§ YOUR TASK: Quote the entries below verbatim, starting at the line that contains "What is bottommost out of" and ending with the final line of the entries.

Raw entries
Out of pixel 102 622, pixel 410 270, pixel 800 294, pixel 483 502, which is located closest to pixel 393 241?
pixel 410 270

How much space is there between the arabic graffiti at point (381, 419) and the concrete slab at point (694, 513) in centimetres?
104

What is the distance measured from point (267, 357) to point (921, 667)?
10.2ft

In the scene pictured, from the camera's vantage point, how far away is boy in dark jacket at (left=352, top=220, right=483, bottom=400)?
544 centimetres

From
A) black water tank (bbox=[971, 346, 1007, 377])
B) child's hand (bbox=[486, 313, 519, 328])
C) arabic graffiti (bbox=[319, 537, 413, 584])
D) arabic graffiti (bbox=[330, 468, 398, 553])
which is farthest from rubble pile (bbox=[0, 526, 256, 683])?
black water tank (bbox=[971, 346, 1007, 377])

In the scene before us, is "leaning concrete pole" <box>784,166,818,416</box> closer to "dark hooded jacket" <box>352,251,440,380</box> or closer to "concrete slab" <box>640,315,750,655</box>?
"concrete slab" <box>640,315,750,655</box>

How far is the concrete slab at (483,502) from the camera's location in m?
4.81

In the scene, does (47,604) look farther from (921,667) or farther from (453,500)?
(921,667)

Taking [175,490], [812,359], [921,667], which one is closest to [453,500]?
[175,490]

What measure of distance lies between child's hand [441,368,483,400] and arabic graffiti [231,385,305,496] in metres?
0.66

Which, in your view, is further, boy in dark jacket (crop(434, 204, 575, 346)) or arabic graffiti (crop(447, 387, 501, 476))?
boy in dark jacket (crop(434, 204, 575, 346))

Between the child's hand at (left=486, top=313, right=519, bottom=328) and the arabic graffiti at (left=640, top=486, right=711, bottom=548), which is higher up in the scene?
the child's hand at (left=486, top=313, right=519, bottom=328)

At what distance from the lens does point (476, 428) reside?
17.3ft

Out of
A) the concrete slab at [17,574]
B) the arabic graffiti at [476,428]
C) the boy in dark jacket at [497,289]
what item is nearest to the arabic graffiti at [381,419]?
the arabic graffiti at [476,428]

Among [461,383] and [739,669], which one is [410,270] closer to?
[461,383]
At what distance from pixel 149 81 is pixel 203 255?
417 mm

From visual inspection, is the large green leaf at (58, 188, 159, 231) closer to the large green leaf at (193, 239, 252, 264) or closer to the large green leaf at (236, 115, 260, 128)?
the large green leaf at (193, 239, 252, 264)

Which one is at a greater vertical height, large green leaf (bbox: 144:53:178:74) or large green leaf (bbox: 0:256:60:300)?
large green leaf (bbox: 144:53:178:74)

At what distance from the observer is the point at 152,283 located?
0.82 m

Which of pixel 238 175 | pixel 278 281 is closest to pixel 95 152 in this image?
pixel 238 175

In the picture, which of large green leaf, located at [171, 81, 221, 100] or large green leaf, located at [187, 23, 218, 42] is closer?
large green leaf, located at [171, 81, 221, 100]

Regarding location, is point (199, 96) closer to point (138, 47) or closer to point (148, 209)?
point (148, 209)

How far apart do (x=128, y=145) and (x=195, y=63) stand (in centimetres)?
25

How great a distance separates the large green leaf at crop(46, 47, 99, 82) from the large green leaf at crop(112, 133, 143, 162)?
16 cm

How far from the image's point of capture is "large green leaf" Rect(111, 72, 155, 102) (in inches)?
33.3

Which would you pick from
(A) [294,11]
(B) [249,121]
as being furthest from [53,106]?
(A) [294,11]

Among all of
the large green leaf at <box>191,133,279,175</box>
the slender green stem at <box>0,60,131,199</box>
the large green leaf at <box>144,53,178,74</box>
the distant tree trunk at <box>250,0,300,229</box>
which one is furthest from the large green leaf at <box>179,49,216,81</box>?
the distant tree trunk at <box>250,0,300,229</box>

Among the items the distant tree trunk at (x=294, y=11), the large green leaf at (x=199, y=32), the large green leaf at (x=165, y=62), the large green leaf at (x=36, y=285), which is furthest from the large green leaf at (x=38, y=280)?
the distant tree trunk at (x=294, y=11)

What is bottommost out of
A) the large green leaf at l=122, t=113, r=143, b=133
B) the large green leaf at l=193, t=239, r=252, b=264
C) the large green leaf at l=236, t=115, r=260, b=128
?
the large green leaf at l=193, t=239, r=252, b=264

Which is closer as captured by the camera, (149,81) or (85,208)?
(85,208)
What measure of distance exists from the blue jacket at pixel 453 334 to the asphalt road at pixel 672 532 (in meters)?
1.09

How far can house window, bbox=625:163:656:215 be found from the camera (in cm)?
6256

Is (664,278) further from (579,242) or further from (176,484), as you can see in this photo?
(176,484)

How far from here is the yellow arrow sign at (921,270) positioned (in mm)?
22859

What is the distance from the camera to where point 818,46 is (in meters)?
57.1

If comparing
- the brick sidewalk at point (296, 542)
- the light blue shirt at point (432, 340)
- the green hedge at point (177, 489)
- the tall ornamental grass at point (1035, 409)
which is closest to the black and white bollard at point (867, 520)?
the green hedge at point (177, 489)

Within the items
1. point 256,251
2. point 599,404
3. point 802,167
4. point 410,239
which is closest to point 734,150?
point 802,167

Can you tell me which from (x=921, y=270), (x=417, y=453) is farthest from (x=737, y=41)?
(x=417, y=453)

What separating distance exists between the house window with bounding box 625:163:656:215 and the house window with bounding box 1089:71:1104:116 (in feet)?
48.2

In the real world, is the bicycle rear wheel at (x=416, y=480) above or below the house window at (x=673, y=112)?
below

§ RESPONSE TO THIS EXERCISE:
What is bottommost out of
A) the large green leaf at l=122, t=113, r=143, b=133
B) the large green leaf at l=193, t=239, r=252, b=264
C) the large green leaf at l=236, t=115, r=260, b=128
?
the large green leaf at l=193, t=239, r=252, b=264

Which is closer as captured by the camera, (149,81) or (85,208)?
(85,208)
What measure of distance exists from the blue jacket at pixel 453 334 to the asphalt road at pixel 672 532 (in meters)?
1.09

How far can house window, bbox=625:163:656:215 be found from the camera (in cm)?
6256

Is (664,278) further from (579,242) or further from (176,484), as you can see in this photo?
(176,484)

How far from here is the yellow arrow sign at (921,270) positioned (in mm)?
22859

What is the distance from the camera to where point 818,46 is (in meters)?
57.1

If comparing
- the brick sidewalk at point (296, 542)
- the light blue shirt at point (432, 340)
- the green hedge at point (177, 489)
- the tall ornamental grass at point (1035, 409)
which is closest to the black and white bollard at point (867, 520)?
the green hedge at point (177, 489)

Within the items
1. point 256,251
2. point 599,404
3. point 802,167
4. point 410,239
which is closest to point 734,150?
point 802,167

Can you tell me which from (x=921, y=270), (x=417, y=453) is farthest from (x=737, y=41)?
(x=417, y=453)

What separating distance exists between the house window with bounding box 625:163:656:215 and the house window with bounding box 1089:71:1104:116 (in feet)?
48.2

In the real world, is the bicycle rear wheel at (x=416, y=480) above or below the house window at (x=673, y=112)?
below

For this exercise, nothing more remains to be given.